> **How to complete this task**
Copy out the data word for word. The images are not part of the copy.

> **Dataset section**
###
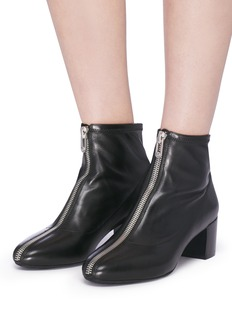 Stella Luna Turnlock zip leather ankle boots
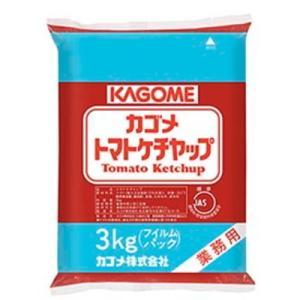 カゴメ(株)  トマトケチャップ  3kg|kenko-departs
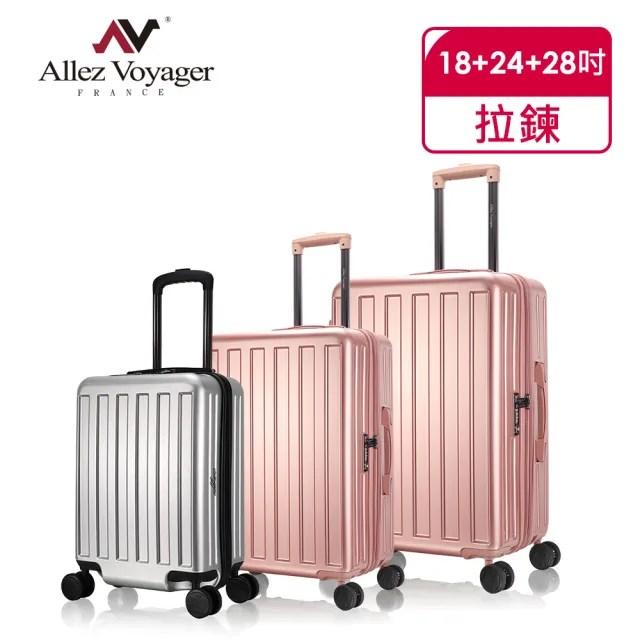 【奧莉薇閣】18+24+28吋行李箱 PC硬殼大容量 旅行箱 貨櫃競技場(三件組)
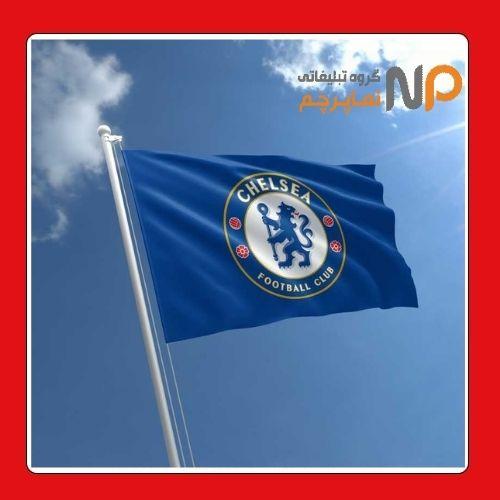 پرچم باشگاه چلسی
###
> **Answer to this problem**
 Stella Luna Turnlock zip leather ankle boots
 カゴメ(株)  トマトケチャップ  3kg|kenko-departs
 【奧莉薇閣】18+24+28吋行李箱 PC硬殼大容量 旅行箱 貨櫃競技場(三件組)
 پرچم باشگاه چلسی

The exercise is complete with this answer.